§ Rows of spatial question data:
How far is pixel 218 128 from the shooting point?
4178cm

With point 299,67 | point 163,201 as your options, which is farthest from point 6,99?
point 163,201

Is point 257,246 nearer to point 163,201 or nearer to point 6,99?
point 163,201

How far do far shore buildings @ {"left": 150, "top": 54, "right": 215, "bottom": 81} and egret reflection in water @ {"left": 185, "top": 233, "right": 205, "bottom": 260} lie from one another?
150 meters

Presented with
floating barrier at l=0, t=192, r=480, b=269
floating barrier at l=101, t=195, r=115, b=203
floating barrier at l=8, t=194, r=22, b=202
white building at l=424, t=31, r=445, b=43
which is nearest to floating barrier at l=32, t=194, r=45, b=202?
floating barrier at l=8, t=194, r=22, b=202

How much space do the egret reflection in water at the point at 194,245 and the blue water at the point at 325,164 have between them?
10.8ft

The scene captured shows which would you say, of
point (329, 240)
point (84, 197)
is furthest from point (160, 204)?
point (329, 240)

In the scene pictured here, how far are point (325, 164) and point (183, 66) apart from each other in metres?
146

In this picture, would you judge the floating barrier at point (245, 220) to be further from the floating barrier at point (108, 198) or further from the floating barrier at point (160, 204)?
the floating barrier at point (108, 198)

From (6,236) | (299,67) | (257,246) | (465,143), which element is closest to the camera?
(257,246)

§ TASK STATEMENT:
Edit only the rows from the line containing "In this picture, would" through the end, both included: change "closest" to "nearest" and keep everything else the same.

§ SOLUTION TO THE EXERCISE:
In this picture, would you judge the floating barrier at point (245, 220) to be further from the floating barrier at point (108, 198) or further from the floating barrier at point (160, 204)?
the floating barrier at point (108, 198)

From (6,236) | (299,67) | (257,246) | (465,143), which element is nearest to the camera?
(257,246)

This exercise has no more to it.